Ohne Schulden läuft auch nichts in einer Volkswirtschaft. Gegen diese simple ökonomische Notwendigkeit kämpft die deutsche Öffentlichkeit mit seinen Voodoo-Ökonomen seit Jahren erfolgreich an. Schulden sind schlecht und Sparsamkeit eine Tugend. Dass das eine nie ohne das andere funktionieren kann, lässt die verbohrte Ideologie nicht zu. Darum soll es unter anderem im dritten Teil des Jahresrückblicks gehen, an dessen Ende auch das politische Weiter so in Form der sich abzeichnenden GroKo steht.
Juli 2013
Die wahlkämpfenden Parteien sind sich einig, die Zukunft dürfe nicht um den Preis höherer Schulden erkauft werden. Doch wie sollen kaputte Straßen und Schulen wieder instand gesetzt werden? Mit Geld natürlich, das einerseits der Staat und andererseits die Privatwirtschaft zur Verfügung stellen soll. Das Zauberwort heißt immer noch ÖPP. Union und SPD sind beide an ihre Schuldenbremse gebunden, die sie am Ende der letzten großen Koalition 2009 mit Zweidrittelmehrheit ins Grundgesetz haben schreiben lassen. Im aktuellen Koalitionsvertrag heißt es daher zu den Öffentlich-Privaten Partnerschaften:
Öffentlich-Private Partnerschaften
Die Fortentwicklung von Öffentlich-Privaten-Partnerschaften (ÖPP) braucht einen breiten gesellschaftlichen Konsens. Wir wollen die Möglichkeiten der Zusammenarbeit von öffentlichen und privaten Geldgebern oder Infrastrukturgesellschaften als zusätzliche Beschaffungsvariante nutzen, wenn dadurch Kosten gespart und Projekte wirtschaftlicher umgesetzt werden können. Dies muss ebenso wie bei Betriebsvergaben in jedem Einzelfall transparent und unabhängig nachgewiesen werden. Wir gestalten ÖPP mittelstandsfreundlicher aus. Die Methodik der Wirtschaftlichkeitsuntersuchungen werden wir evaluieren und standardisieren.

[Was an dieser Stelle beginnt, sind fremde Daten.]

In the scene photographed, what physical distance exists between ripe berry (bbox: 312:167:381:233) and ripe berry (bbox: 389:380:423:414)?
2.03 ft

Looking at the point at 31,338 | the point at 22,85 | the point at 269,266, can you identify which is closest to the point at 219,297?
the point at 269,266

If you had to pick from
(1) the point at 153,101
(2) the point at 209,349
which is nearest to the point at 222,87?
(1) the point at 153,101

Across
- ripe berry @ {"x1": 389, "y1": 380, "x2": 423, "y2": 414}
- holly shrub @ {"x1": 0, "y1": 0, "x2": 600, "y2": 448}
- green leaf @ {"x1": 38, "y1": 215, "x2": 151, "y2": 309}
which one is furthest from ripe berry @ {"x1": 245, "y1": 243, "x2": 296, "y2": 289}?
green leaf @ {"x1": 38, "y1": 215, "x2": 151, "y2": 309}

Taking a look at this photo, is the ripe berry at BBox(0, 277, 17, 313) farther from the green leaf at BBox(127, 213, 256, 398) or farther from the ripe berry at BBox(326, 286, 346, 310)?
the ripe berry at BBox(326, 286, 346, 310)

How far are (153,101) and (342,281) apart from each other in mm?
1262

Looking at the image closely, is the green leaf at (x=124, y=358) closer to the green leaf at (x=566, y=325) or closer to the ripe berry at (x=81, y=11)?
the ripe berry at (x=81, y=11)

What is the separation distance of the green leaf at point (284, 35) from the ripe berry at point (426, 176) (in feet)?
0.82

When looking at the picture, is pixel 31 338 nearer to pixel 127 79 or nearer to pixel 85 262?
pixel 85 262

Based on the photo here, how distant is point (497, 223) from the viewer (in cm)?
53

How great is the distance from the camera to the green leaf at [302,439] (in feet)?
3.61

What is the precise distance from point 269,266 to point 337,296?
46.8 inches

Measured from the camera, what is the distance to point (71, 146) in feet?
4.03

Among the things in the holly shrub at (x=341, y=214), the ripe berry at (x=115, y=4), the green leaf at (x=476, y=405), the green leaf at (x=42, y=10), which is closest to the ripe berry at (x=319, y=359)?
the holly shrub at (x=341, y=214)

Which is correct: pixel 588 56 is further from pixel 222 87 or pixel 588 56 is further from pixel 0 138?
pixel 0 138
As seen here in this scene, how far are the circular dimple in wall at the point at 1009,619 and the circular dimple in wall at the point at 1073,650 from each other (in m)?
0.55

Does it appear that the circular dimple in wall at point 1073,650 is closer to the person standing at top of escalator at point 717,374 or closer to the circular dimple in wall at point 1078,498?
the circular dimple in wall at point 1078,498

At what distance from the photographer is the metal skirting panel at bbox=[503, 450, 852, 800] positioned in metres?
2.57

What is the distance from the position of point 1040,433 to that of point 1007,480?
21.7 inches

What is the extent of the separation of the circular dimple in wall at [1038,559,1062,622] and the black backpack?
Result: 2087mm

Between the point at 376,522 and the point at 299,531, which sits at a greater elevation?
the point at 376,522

Dieser Passus beschreibt etwas Unmögliches. Zum einen können ÖPP-Modelle niemals wirtschaftlicher sein, wie die Rechnungshöfe wiederholt bestätigt haben, da nur die öffentliche Hand den zinsgünstigsten Kredit am Markt aufnehmen kann, während der private Geldgeber neben den höheren Kosten für einen Kredit auch eine Rendite erwirtschaften muss. Zum zweiten ist die geforderte Transparenz bei geheimgehaltenen Vertragswerken, die zudem mehrere tausend Seiten umfassen können, defacto ausgeschlossen. Dennoch braucht es das Konzept der Öffentlich-Rechtlichen Partnerschaft, um die absurde Schuldenbremse weiter rechtfertigen zu können und das Problem der teuren Rechnung in die Zukunft zu verlagern.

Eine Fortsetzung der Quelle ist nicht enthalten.